Números da pesquisa “Relatos da literatura no Brasil”, feita pelo Instituto Pró-livro, revelam que 52% da população brasileira tem hábitos de leitura, onde a bíblia e livros religiosos são os preferidos. O estudo ainda aponta que, de 2016 a 2020 (ano da publicação da pesquisa), o país perdeu 4,6 milhões de leitores. Isso mostra os desafios que a leitura sofre, principalmente aquela mais nichada e menos comercial, como é o caso da poesia.
Roberta está para lançar seu terceiro livro no mês de março de 2024. “corpo-esconderijo” (Libertinagem) vai falar sobre a poética corporal. Em seus livros anteriores, uma poética subjetiva servia para esconder seus traumas, desconfortos e violências vividas. A escritora faz dessa voz que nomeia também uma voz que se afirma, transformando a palavra numa espécie de lar em que ela habita e se metamorfoseia.

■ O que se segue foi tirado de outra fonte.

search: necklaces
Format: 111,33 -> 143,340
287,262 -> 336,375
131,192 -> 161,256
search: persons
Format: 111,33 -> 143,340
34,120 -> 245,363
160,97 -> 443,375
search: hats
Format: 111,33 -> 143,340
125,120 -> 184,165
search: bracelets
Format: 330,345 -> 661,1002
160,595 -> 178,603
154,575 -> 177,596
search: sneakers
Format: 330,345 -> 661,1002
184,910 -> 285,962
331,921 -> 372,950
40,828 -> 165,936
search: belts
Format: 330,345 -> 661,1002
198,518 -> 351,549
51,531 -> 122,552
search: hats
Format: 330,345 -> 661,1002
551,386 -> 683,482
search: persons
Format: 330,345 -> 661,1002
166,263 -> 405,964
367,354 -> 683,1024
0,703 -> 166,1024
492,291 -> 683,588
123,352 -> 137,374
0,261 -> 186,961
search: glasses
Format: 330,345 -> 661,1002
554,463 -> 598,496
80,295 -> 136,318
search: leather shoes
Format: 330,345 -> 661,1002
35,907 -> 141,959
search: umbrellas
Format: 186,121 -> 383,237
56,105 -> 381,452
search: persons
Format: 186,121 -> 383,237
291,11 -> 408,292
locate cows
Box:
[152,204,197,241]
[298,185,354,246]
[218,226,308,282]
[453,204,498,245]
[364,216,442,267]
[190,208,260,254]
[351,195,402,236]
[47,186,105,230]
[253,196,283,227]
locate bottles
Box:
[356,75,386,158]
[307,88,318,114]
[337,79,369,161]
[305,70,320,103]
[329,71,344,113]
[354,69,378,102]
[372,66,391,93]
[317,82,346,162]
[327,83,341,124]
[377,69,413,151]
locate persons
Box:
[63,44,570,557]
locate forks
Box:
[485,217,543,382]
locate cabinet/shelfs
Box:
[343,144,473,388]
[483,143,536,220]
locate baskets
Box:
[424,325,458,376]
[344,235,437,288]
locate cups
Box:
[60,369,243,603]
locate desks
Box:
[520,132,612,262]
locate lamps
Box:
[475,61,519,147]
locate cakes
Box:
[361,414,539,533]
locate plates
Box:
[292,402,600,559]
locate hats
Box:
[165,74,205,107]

“Receber o diagnóstico do TEA, mesmo tardio, foi como reingressar na estrada da minha vida, agora devidamente ciente dos níveis de velocidade, das curvas acentuadas, conhecendo enfim o movimento que coincide com os próprios horizontes reabertos”, revela Roberta sobre seu diagnóstico de autismo.
Enquanto isso, Teofilo já lançou três livros, dois deles pela Editora Patuá, uma das mais importantes do cenário de editoras independentes, além de contos, poemas e artigos em coletâneas, revistas literárias e culturais. Seu último livro lançado, “O Poeta Toma a Pólis” (Patuá), conta com 29 poemas da obra, onde o autor traduz em palavras as injustiças, indiferença e crueldade vistas em nosso país nos últimos anos.
“Quando digo que sou um homem com deficiência que escreve poesia talvez isso crie no imaginário das pessoas que sou alguém que escreve sobre meus desafios e minha luta por ‘superar’ essa condição. Então meu desafio é desconstruir essa expectativa. A deficiência não é algo a ser superado, vencido. É uma condição com a qual se convive. E a poesia é um território de elaboração e também de mudança do mundo”, reflete Teofilo.
Atraídos para a poesia por meio do exemplo dado por seu já falecido pai, os irmãos acreditam no valor da literatura e, mais ainda, no poder transformador que ela pode ter na vida das pessoas. “A poesia chegou como memorabilia familiar e possibilidade de criação de um lugar para mim no mundo. Ao inventar e decifrar signos, faço da escrita uma ponte, um projeto de vida em aprendizado contínuo e expansão da existência e seus pontos comunicantes”, revela Roberta. Já para Teofilo, que começou a escrever ao tomar contato com alguns poemas do pai na adolescência, “escrever foi dar uma resposta ao maravilhamento e às provocações que tudo o que eu lia na época me trazia”.